- Cherry Branch Location within North Carolina Cherry Branch Location within the United States
- Coordinates: 34°55′58″N 76°48′37″W﻿ / ﻿34.93278°N 76.81028°W
- Country: United States
- State: North Carolina
- County: Craven

Area
- • Total: 1.66 sq mi (4.29 km^{2})
- • Land: 1.15 sq mi (2.97 km^{2})
- • Water: 0.51 sq mi (1.32 km^{2})
- Elevation: 3 ft (0.91 m)

Population (2020)
- • Total: 1,211
- • Density: 1,054.8/sq mi (407.27/km^{2})
- Time zone: UTC-5 (Eastern (EST))
- • Summer (DST): UTC-4 (EDT)
- ZIP Code: 28532 (Havelock)
- Area code: 252
- FIPS code: 37-12186
- GNIS feature ID: 2812787

= Cherry Branch, North Carolina =

Cherry Branch is a planned community and census-designated place (CDP) in Craven County, North Carolina, United States. It was first listed as a CDP in the 2020 census with a population of 1,211.

==Geography==

The community is in southeastern Craven County, on the south bank of the tidal Neuse River. By land, it is reached by North Carolina Highway 306 (Ferry Road), which leads south 4 mi to North Carolina Highway 101 at a point 5 mi east of Havelock.

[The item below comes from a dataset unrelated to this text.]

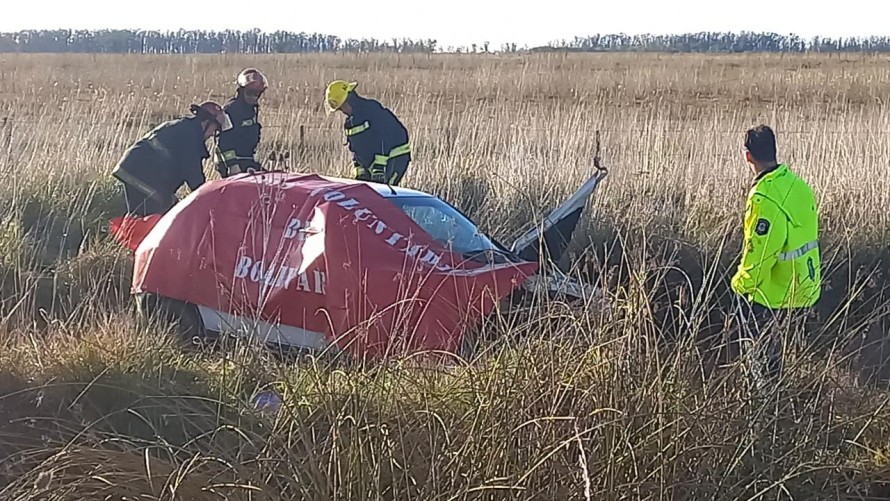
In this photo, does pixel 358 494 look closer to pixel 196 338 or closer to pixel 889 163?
pixel 196 338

A free ferry runs from Cherry Branch across the Neuse River to Minnesott Beach in Pamlico County.

==Demographics==

Historical population
| Census | Pop. | Note | %± |
| 2020 | 1,211 |  | — |
U.S. Decennial Census 2020

===2020 census===

Cherry Branch CDP, North Carolina – Demographic Profile (NH = Non-Hispanic)
| Race / Ethnicity | Pop 2020 | % 2020 |
|---|---|---|
| White alone (NH) | 831 | 68.62% |
| Black or African American alone (NH) | 168 | 13.87% |
| Native American or Alaska Native alone (NH) | 3 | 0.25% |
| Asian alone (NH) | 23 | 1.90% |
| Pacific Islander alone (NH) | 1 | 0.08% |
| Some Other Race alone (NH) | 9 | 0.74% |
| Mixed Race/Multi-Racial (NH) | 89 | 7.35% |
| Hispanic or Latino (any race) | 87 | 7.18% |
| Total | 1,211 | 100.00% |

Note: the US Census treats Hispanic/Latino as an ethnic category. This table excludes Latinos from the racial categories and assigns them to a separate category. Hispanics/Latinos can be of any race.